(Aim of the task) Gather every line of the listing below that contains the string "post", treating uppercase and lowercase letters as different.

(Items)
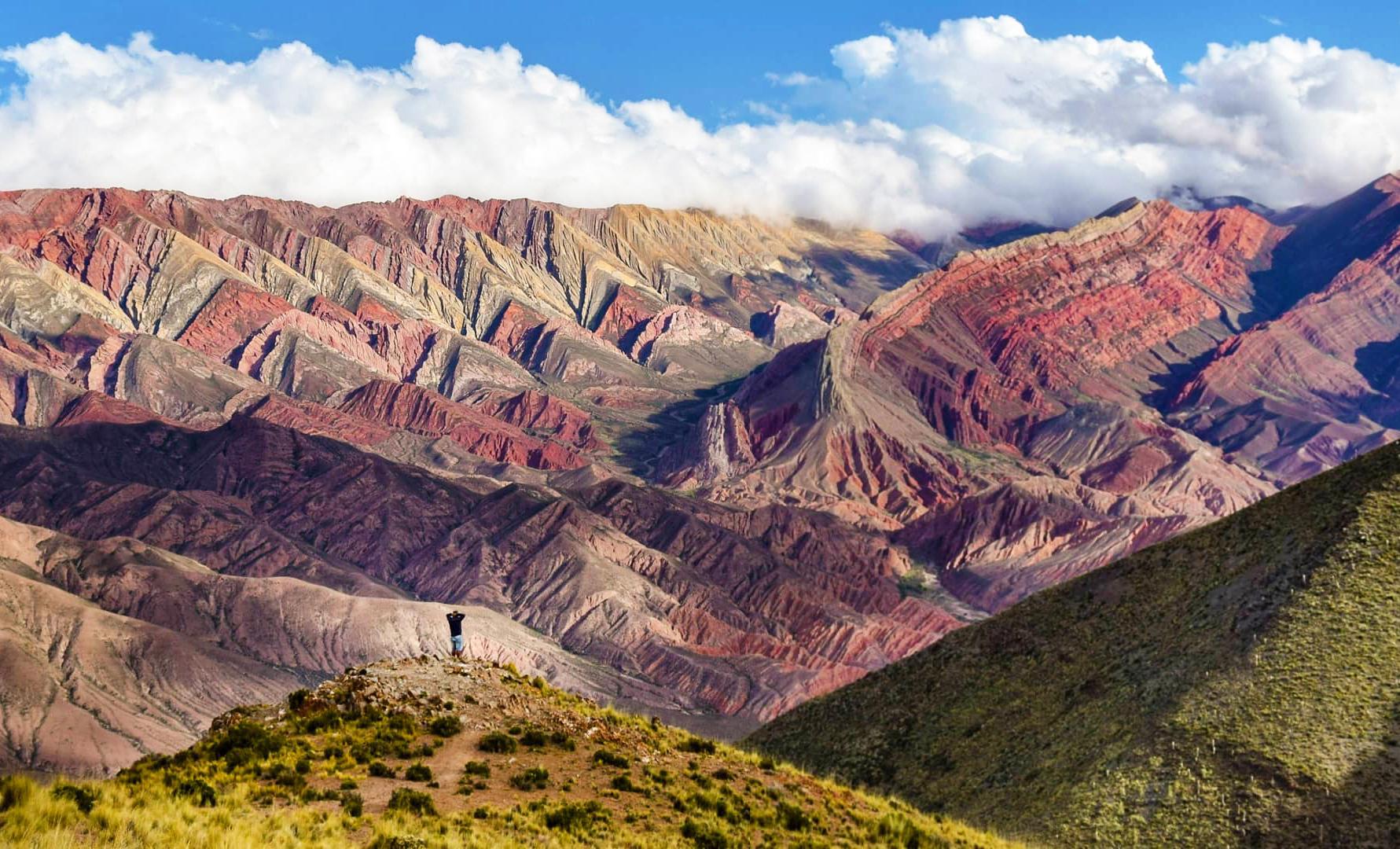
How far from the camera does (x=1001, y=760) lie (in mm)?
50156

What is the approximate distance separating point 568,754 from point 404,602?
550ft

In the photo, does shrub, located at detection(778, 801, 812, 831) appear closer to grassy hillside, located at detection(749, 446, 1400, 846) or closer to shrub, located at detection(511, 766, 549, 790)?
shrub, located at detection(511, 766, 549, 790)

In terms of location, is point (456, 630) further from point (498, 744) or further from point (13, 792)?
point (13, 792)

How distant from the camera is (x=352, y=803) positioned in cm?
2977

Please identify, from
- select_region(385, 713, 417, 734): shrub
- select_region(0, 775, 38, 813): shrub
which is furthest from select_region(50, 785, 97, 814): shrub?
select_region(385, 713, 417, 734): shrub

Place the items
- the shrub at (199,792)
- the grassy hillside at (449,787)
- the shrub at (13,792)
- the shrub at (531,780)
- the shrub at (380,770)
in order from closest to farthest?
the shrub at (13,792)
the grassy hillside at (449,787)
the shrub at (199,792)
the shrub at (380,770)
the shrub at (531,780)

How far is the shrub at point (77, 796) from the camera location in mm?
25594

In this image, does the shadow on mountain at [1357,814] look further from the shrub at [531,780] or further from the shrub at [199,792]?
the shrub at [199,792]

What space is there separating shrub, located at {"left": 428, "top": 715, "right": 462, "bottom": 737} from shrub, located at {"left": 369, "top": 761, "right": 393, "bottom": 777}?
2.62 m

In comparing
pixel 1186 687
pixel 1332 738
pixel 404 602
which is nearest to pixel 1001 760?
pixel 1186 687

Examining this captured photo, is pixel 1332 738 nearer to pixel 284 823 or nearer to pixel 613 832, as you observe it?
pixel 613 832

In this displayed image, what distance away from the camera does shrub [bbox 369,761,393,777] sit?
32.3m

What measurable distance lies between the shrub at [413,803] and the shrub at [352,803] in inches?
23.1

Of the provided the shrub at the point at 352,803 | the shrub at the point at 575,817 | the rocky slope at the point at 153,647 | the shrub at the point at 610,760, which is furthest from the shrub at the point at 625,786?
the rocky slope at the point at 153,647
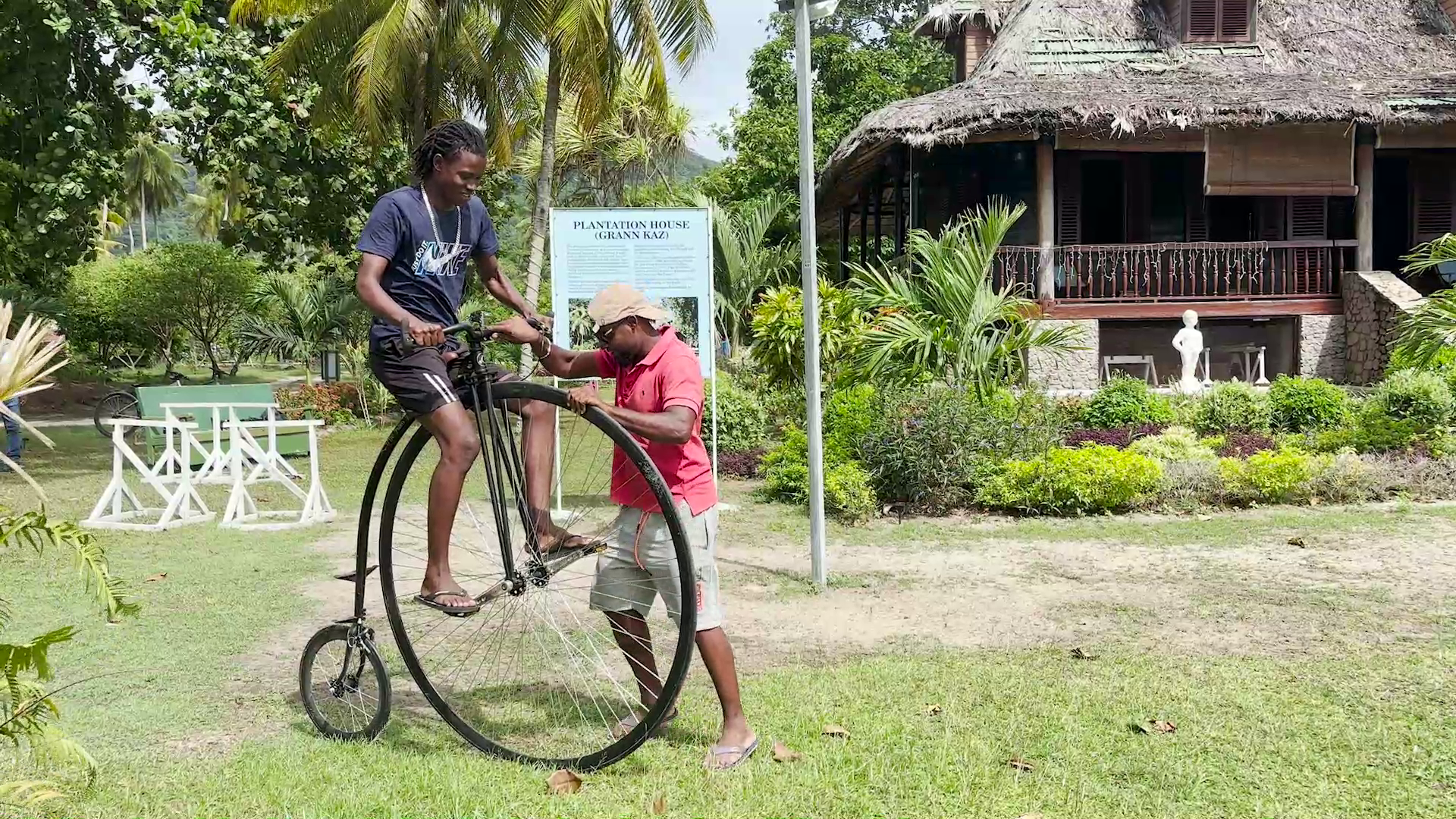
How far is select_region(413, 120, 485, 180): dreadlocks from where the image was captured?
4242mm

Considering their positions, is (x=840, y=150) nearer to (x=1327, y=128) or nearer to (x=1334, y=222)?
(x=1327, y=128)

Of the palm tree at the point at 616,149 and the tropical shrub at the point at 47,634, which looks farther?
the palm tree at the point at 616,149

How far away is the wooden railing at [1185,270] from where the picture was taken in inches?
678

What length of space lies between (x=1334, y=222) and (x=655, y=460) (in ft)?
63.0

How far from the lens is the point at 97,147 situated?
13281 mm

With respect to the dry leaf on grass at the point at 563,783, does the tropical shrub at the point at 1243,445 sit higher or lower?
higher

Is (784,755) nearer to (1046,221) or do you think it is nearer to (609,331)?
(609,331)

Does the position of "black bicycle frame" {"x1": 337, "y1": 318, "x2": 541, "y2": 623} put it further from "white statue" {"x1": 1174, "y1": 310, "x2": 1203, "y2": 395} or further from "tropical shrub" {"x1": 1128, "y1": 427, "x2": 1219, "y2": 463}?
"white statue" {"x1": 1174, "y1": 310, "x2": 1203, "y2": 395}

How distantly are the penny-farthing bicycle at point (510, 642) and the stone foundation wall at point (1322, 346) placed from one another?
15099 mm

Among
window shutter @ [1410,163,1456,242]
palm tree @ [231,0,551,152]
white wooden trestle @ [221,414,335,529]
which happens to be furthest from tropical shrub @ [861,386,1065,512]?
window shutter @ [1410,163,1456,242]

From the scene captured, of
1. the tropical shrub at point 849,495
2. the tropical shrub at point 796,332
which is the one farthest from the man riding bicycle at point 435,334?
the tropical shrub at point 796,332

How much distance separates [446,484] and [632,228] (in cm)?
537

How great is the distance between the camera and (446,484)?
13.7 feet

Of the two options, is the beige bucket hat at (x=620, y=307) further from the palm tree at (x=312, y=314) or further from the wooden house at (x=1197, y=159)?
the palm tree at (x=312, y=314)
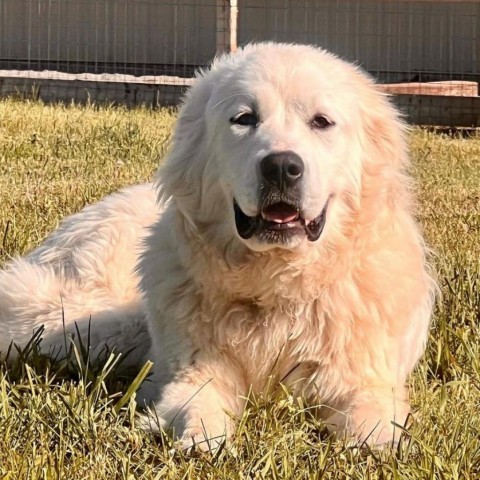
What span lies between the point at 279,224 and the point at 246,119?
1.13 ft

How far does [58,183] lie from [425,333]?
11.0ft

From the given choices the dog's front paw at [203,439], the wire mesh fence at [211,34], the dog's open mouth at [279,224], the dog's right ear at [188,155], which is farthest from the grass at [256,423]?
the wire mesh fence at [211,34]

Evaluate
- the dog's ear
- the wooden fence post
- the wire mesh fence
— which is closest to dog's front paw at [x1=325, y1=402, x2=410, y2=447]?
the dog's ear

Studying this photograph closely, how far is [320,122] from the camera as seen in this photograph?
294 centimetres

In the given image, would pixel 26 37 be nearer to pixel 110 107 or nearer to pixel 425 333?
pixel 110 107

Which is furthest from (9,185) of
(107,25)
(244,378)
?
(107,25)

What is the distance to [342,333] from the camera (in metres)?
2.95

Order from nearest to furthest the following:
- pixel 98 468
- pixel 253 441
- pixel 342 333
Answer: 1. pixel 98 468
2. pixel 253 441
3. pixel 342 333

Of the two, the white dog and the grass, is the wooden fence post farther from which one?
the white dog

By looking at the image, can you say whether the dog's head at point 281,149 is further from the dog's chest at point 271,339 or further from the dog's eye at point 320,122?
the dog's chest at point 271,339

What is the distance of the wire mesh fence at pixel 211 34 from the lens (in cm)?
1341

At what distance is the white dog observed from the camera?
9.34 ft

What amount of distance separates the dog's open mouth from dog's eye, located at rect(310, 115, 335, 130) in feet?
0.78

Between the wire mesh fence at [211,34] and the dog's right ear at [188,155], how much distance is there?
9.54m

(Written reply)
- the wooden fence post
Of the two, the white dog and the grass, is the wooden fence post farther from which one?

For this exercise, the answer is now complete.